A new study suggests that three common treatments for varicose veins are similarly effective in easing symptoms - but that small quality-of-life differences may be felt months after symptom appear.
A new study suggests that three common treatments for varicose veins are similarly effective in easing symptoms - but that small quality-of-life differences may be felt months after symptoms appear.
Researchers led by Julie Brittenden, M.D., professor of vascular surgery at the University of Aberdeen in Scotland, conducted a clinical trial that compared the three treatments - surgery, ultrasound-guided foam sclerotherapy and endovenous laser ablation. The trial was conducted at 11 centers in the United Kingdom and involved 798 patients diagnosed with primary varicose veins.
The researchers found that all three therapies were similarly effective in relieving symptoms such as pain, swelling and pruritus. They found that laser therapy was least likely to cause minor complications such as bleeding or bruising during the procedure.
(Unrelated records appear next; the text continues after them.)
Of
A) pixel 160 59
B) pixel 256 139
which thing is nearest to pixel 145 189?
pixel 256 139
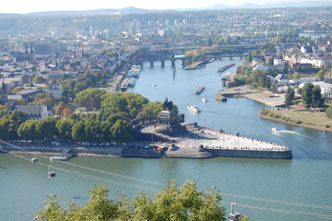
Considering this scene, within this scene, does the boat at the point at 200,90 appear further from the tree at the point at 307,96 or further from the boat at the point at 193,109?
the tree at the point at 307,96

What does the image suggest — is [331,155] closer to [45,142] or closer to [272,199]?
[272,199]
Six months later, patients who had received sclerotherapy rated it slightly lower in terms of quality of life, versus those who had undergone surgery or laser therapy.
The research team also found that sclerotherapy was least likely to successfully ablate the main branches of the great saphenous vein (55 percent of patients, compared with more than 80 percent of patients treated with surgery or laser therapy).
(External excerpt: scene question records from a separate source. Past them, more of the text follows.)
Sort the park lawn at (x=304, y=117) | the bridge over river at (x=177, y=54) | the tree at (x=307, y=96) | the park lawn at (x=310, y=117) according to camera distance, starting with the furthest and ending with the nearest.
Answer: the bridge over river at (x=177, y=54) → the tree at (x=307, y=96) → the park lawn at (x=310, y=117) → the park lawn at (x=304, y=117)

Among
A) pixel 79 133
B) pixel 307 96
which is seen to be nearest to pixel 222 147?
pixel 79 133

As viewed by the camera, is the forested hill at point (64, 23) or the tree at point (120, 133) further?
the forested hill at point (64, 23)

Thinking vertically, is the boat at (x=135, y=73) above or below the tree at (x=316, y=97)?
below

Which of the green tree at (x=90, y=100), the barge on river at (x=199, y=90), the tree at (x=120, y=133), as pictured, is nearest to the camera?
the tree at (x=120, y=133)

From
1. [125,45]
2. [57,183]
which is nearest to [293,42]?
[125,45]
“Quality-of-life measures were generally similar among the study groups, with the exception of a slightly worse disease-specific quality of life in the foam group than in the surgery group,” study authors wrote. “All treatments had similar clinical efficacy, but complications were less frequent after laser treatment and ablation rates were lower after foam treatment.”
The study was published in the Sept. 25 issue of the New England Journal of Medicine.